In every law court in Italy, the words “La Giustizia e’ uguale per tutti’ appear emblazoned above the judges’ bench. But among inmates at Corradino Prisons (try calling it a ‘Correctional Facility’ and see what happens), the very notion of justice being ‘equal to all’ provokes at best a coarse laugh, at worst a reaction of anger and bitterness.
In recent weeks I have spoken to a number of persons ‘on the inside’ (to use prison jargon) as well as ‘on the outside’ - i.e., those who have already served their sentences, but still have one or two gripes about the system that landed them there in the first place.
Naturally, every single one of them claims to be either innocent, or undeserving of the harsh sentence they received. But regardless of their individual circumstances (one of the conditions for the interviews, all anonymous, was that we would not discuss the merits of their own cases), a remarkably consistent pattern of complaints begins to swim into view. Perhaps, having spent so much time together, they have honed their various complaints into a single homogenous argument; or perhaps the inconsistencies they all separately describe are indeed realities, plaguing the criminal justice system and undermining public faith in its operations... at least, among the very few in the know.

Justice deferred
Foremost among a never-ending list of complaints is the issue of cases being repeatedly deferred to a future date, without any explanation given.
One person currently serving a sentence at Corradino put it this way: “Imagine having waited months behind bars for your trial date to arrive. And then, after you’ve been kept waiting in the courtroom corridor like an animal for three hours, they come and tell you that the case has been deferred. And that’s it. No explanation whatsoever....”
The situation is particularly irksome to foreign nationals, who are rarely provided with interpreters and as a result often cannot follow the goings-on of their own trial. One such example was the case of Aweys Maani Khayre, recently acquitted on appeal after having spent over two years in preventive custody for importation of Khat (which was legal at the time of his arrest).
The duration of his imprisonment was attributable mainly to consistent deferrals, made doubly frustrating by the fact that proceedings unaccountably carried on in Maltese, despite his consistent demands for hearings in English (to which he had a Constitutional right).
Khayre is now suing the State for compensation over his unduly prolonged legal ordeal. ‘Insiders’ (again, to use the jargon) generally sympathise, although they do not consider his two-year waiting period to be particularly excessive... especially when some people have been waiting for the commencement of their trial for more than double that time, and still counting.

Bailing out
Excessive delays are often a sore point among defendants... but in some cases matters are greatly exacerbated by the regime currently in place for establishing bail. One inmate described the situation as follows:
“Bail is a big problem, because for many people the sum is fixed at an amount they can’t afford, and therefore they have to remain in prison regardless.
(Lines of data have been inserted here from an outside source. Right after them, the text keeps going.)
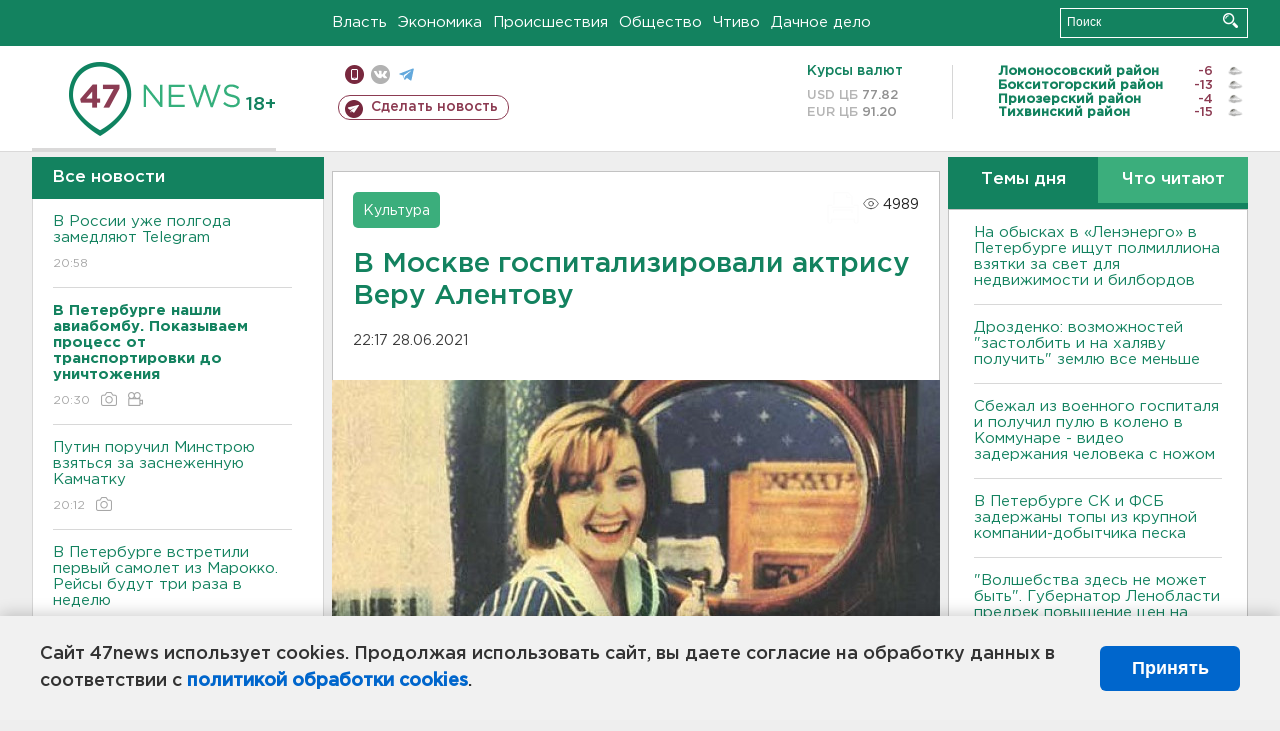

--- FILE ---
content_type: text/html; charset=UTF-8
request_url: https://47news.ru/who/collect/
body_size: 224
content:
{"status":"install","message":"","id":"195785","unique":0,"recordVisitInMemoryCache":true,"updateArticleStats":true,"nviews":4989,"nviews_day":3309,"nviews_today":759,"recordVisitUnique":true}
I know one case who has been behind bars for four years, because he can’t afford bail which was set at €500...”
In some cases, the irony is further compounded by the fact that the cost of maintaining someone in prison often outweighs the ‘cost’ of the original offence.
“There are people currently in prison over a fine, which has been converted into a sentence to be ‘paid’ at a rate of €11.65 a day. But at the same time, the cost of keeping someone in prison, paid for by the State, amounts to €53 a day. Wouldn’t it make more sense to give these people work to do in the community, instead of a prison sentence?”

Upstairs, Downstairs
Overwhelmingly, however, the common complaints concern discrepancies between different sentences meted out for similar, sometimes identical offences: an anomaly which is often manifest at the very earliest stages of a trial, long before the sentence is handed down.
In fact, the severity of a sentence depends on the choice of court – lower or upper – which hears the case. The decision to file charges in either of these two courts falls to the Office of the Attorney General, and the implications are weighty. In the lower (Magistrates) court, the maximum sentence is fixed at 10 years, whereas the Upper (Judges’) Courts are empowered to hand down longer sentences, including life.
Unsurprisingly, therefore, defence lawyers as a rule tend to argue for their clients’ case to be heard ‘downstairs’, while the prosecution often presses for the ‘upstairs’ version of justice.
Some cases are fairly standard: crimes such as murder and drug importation (depending on amount, and other mitigating circumstances) are generally heard in the Upper Courts... but there is room for discretion on a number of other possible offences, depending on what specific charges are brought forward.
For instance, it is up to the prosecution to decide whether to classify an assault case as an ‘attempted murder’ (as opposed to ‘assault and battery’, or even just ‘disturbing the peace’), whereupon it will most likely be heard in the Judge’s court.
This situation, inmates claim, is often used as the ‘carrot’ in a typical ‘carrot and stick’ police interrogation technique.
“Take the example of someone caught with 200 grammes of cocaine, who – because he agrees to testify against someone else, without any other evidence apart from his testimony – has his case heard ‘downstairs’. He will face a maximum of 10 years, but the other suspect will undergo a trial by jury and could conceivably face life in prison. There are cases where this has happened, even when the second case involved smaller quantities of drugs. Why? Because the testimony of the first suspect, even without any other evidence, will have been considered enough to convict the second suspect...”

Evidence unnecessary?
As illustrated by recent, much-publicised cases – including that of British national Steven Marsden, released on appeal after having been convicted and sentenced to 25 years for drug trafficking – such convictions can often be secured on the strength of minimal evidence presented in court... sometimes, no evidence at all, other than the opinion of the prosecuting officer.
This state of affairs has been made possible by various amendments to the law which enable a case to be built merely on the suspicion of ‘intention to conspire’ to commit a crime – the notorious ‘conspiracy’ law, currently being challenged in the European Court of Human Rights.
“Very often, a witness’s statement in a drugs case will be accepted as Gospel truth, without any additional evidence, simply because the prosecution presents his statement as a fact, and the jury just accepts it,” one person, currently serving a sentence for drug trafficking, complained.
The net result, according to persons on the receiving end, is that “the Attorney General has more power than the courts themselves” – and unlike other juridical systems (such as those of the UK or the United States), the Maltese version features no equivalent of a ‘Judicial Complaints Committee’: normally an autonomous board, sometimes composed of retired judges, which serves as a bastion of last resort for convicted persons who wish to challenge their sentence.